所给文本:
* * *
ExecHandler可以在容器中执行一条命令。在docker runtime中，提供了nsenter和原生exec两种方式。
ExecHandler最开始在/pkg/kbuelet/kubelet.go中生成。

var dockerExecHandler dockertools.ExecHandler
switch kubeCfg.DockerExecHandlerName {
case "native":
	dockerExecHandler = &dockertools.NativeExecHandler{}
case "nsenter":
	dockerExecHandler = &dockertools.NsenterExecHandler{}
default:
	glog.Warningf("Unknown Docker exec handler %q; defaulting to native", kubeCfg.DockerExecHandlerName)
	dockerExecHandler = &dockertools.NativeExecHandler{}
}

ExecHandler定义在/pkg/kubelet/dockertools/exec.go中：

// ExecHandler knows how to execute a command in a running Docker container.
type ExecHandler interface {
	ExecInContainer(client DockerInterface, container *dockertypes.ContainerJSON, cmd []string, stdin io.Reader, stdout, stderr io.WriteCloser, tty bool, resize <-chan term.Size, timeout time.Duration) error
}

可见，实现了ExecInContainer()方法的结构体都可以称为ExecHandler()。

NsenterExecHandler

NsenterExecHandler使用nsenter命令在容器中执行命令，定义在/pkg/kubelet/dockertools/exec.go中：

1	type NsenterExecHandler struct{}

ExecInContainer()方法如下：

//***在容器中执行命令***//
func (*NsenterExecHandler) ExecInContainer(client DockerInterface, container *dockertypes.ContainerJSON, cmd []string, stdin io.Reader, stdout, stderr io.WriteCloser, tty bool, resize <-chan term.Size, timeout time.Duration) error {
	//***查找nsenter***//
	nsenter, err := exec.LookPath("nsenter")
	if err != nil {
		return fmt.Errorf("exec unavailable - unable to locate nsenter")
	}
	//***获取容器的pid***//
	containerPid := container.State.Pid
	// TODO what if the container doesn't have `env`???
	args := []string{"-t", fmt.Sprintf("%d", containerPid), "-m", "-i", "-u", "-n", "-p", "--", "env", "-i"}
	args = append(args, fmt.Sprintf("HOSTNAME=%s", container.Config.Hostname))
	args = append(args, container.Config.Env...)
	args = append(args, cmd...)
* * *
所给材料:
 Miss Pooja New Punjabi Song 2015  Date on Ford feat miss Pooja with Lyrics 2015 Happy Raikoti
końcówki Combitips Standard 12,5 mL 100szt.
* * *
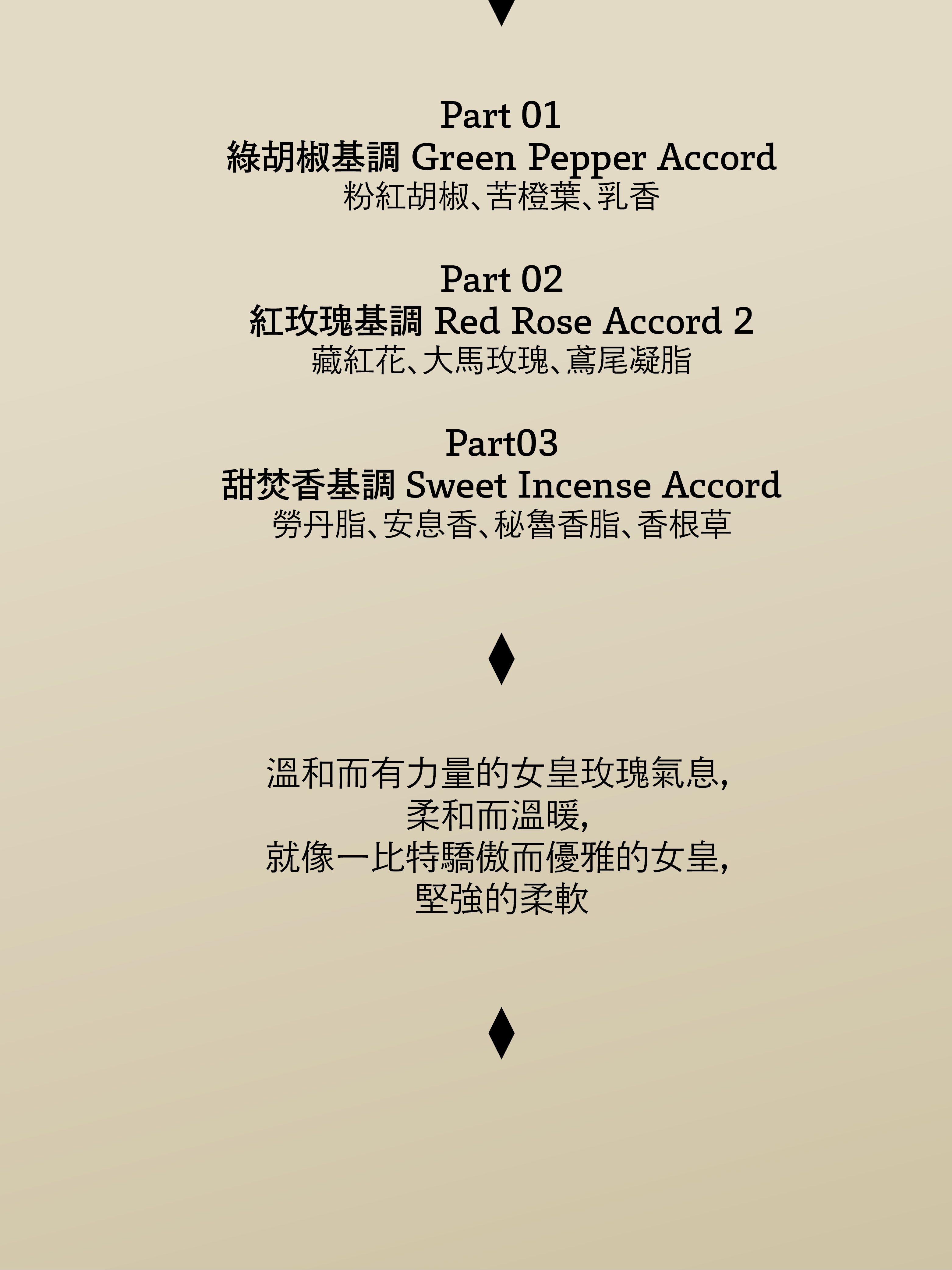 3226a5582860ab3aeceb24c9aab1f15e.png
* * *
任务: 请根据关于 ExecHandler 的文本说明，在 docker runtime 中提供了哪两种在容器中执行命令的方式。

练习答案: nsenter 和原生 exec 两种方式。